What to work on
Please repeat only the lines below starting at the line that holds "Listen now at: DEVOPSPARADOX.COM/138" and ending at the line that holds "Очищение – детоксикация, выделение", exactly, with both of those lines included and every picture omitted.

The records
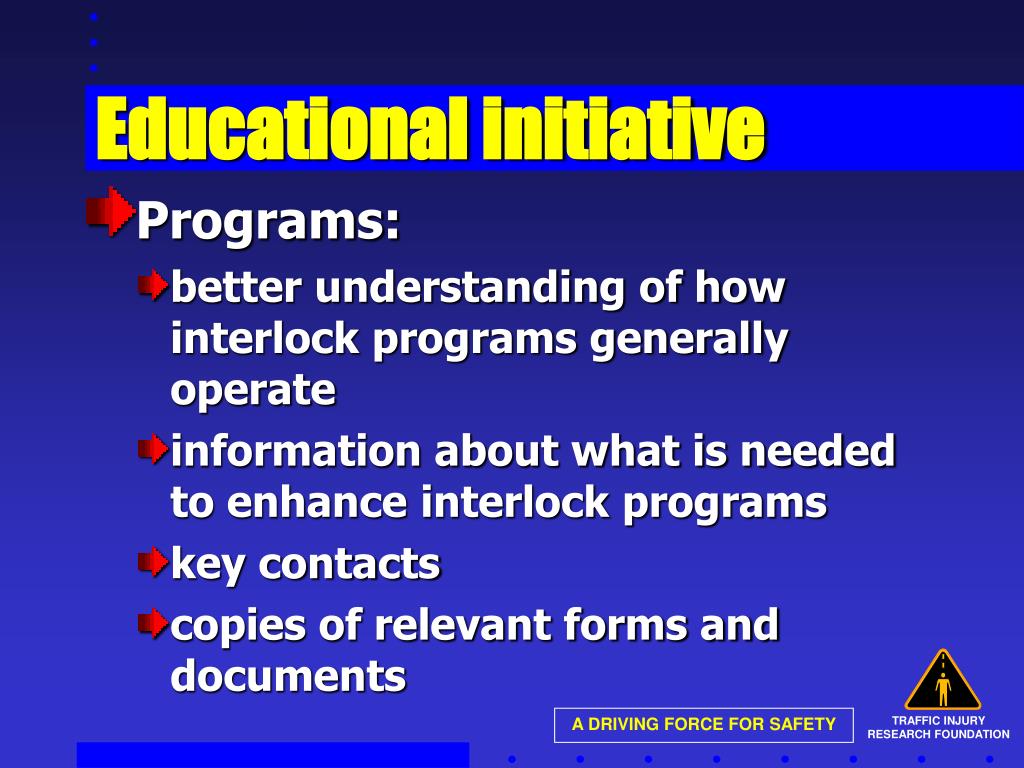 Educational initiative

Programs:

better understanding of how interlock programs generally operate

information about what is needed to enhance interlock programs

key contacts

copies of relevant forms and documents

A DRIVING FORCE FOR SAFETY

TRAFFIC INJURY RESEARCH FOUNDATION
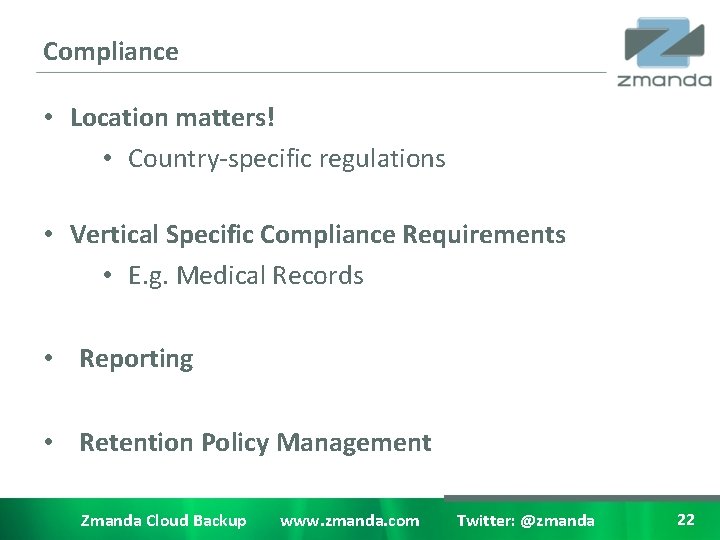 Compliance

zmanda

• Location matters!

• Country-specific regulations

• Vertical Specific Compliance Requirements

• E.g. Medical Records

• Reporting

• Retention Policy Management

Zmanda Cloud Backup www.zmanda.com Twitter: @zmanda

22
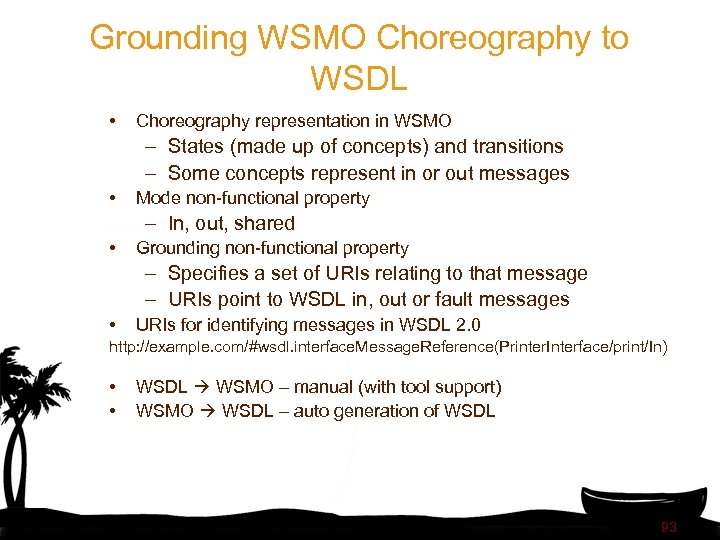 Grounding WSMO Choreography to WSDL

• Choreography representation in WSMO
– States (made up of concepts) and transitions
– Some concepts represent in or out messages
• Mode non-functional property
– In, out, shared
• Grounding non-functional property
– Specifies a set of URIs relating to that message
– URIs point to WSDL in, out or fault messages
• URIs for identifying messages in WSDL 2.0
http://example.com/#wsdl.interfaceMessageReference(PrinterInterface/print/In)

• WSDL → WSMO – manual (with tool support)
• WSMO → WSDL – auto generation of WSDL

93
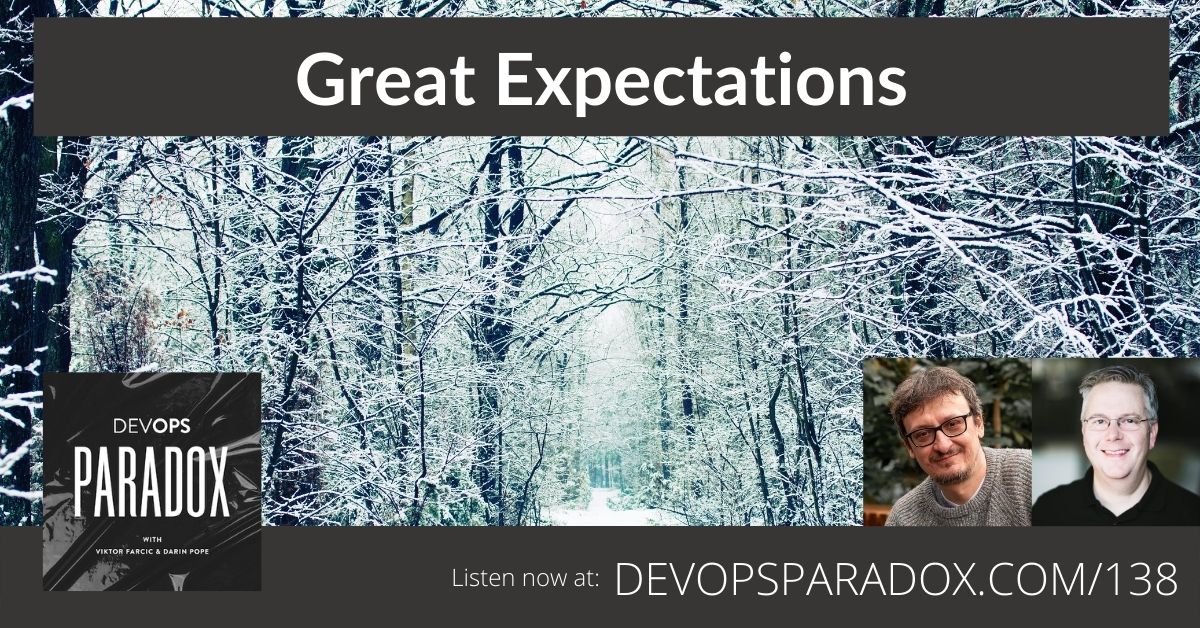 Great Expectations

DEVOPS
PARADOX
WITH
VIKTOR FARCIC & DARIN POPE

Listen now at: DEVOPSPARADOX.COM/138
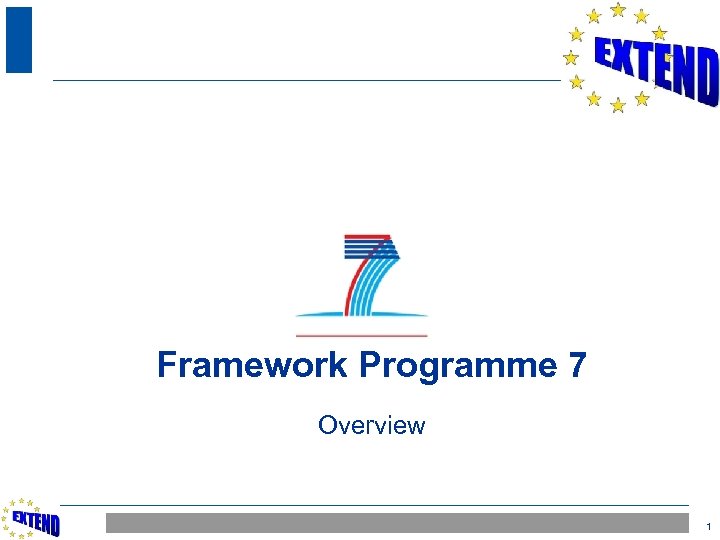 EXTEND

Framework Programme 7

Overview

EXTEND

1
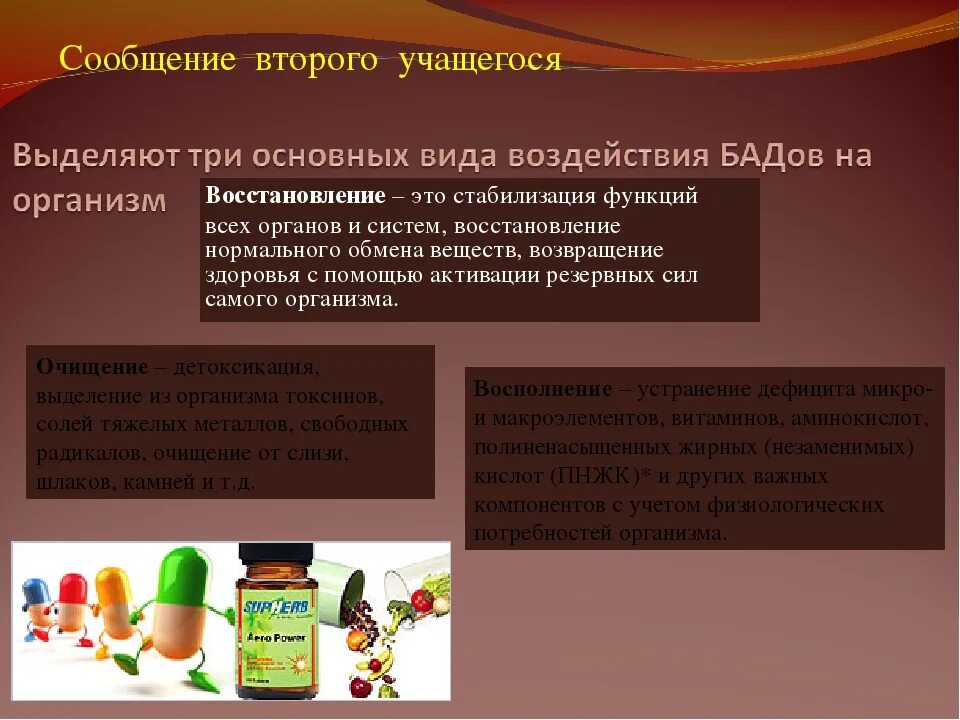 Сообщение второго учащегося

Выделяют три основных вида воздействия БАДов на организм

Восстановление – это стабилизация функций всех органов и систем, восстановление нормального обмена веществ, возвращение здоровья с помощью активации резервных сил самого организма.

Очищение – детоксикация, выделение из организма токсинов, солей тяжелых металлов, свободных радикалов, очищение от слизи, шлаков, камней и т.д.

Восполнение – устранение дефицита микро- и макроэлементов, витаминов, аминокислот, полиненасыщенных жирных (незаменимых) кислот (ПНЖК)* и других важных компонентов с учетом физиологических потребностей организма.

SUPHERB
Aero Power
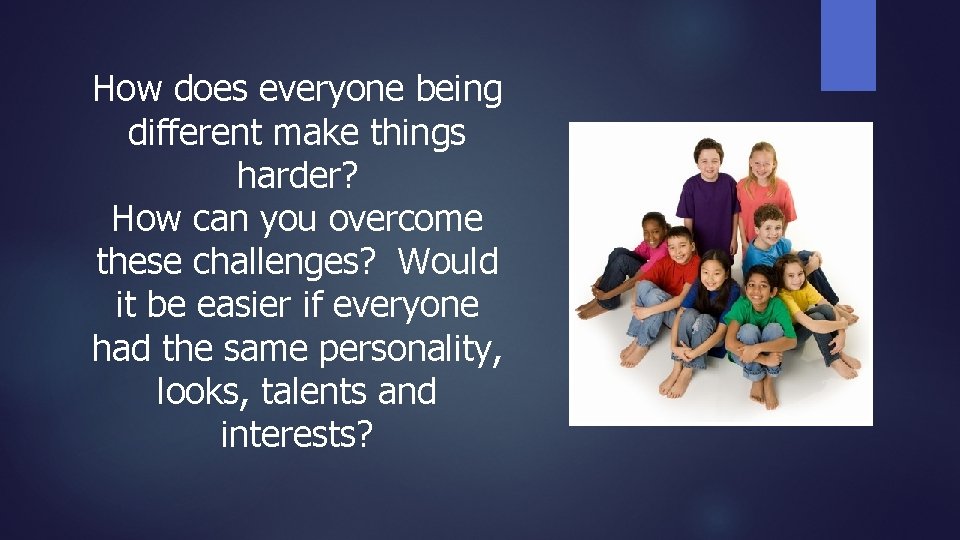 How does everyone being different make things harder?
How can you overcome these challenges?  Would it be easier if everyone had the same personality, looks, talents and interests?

The completed task
Listen now at: DEVOPSPARADOX.COM/138
 EXTEND

Framework Programme 7

Overview

EXTEND

1
 Сообщение второго учащегося

Выделяют три основных вида воздействия БАДов на организм

Восстановление – это стабилизация функций всех органов и систем, восстановление нормального обмена веществ, возвращение здоровья с помощью активации резервных сил самого организма.

Очищение – детоксикация, выделение из организма токсинов, солей тяжелых металлов, свободных радикалов, очищение от слизи, шлаков, камней и т.д.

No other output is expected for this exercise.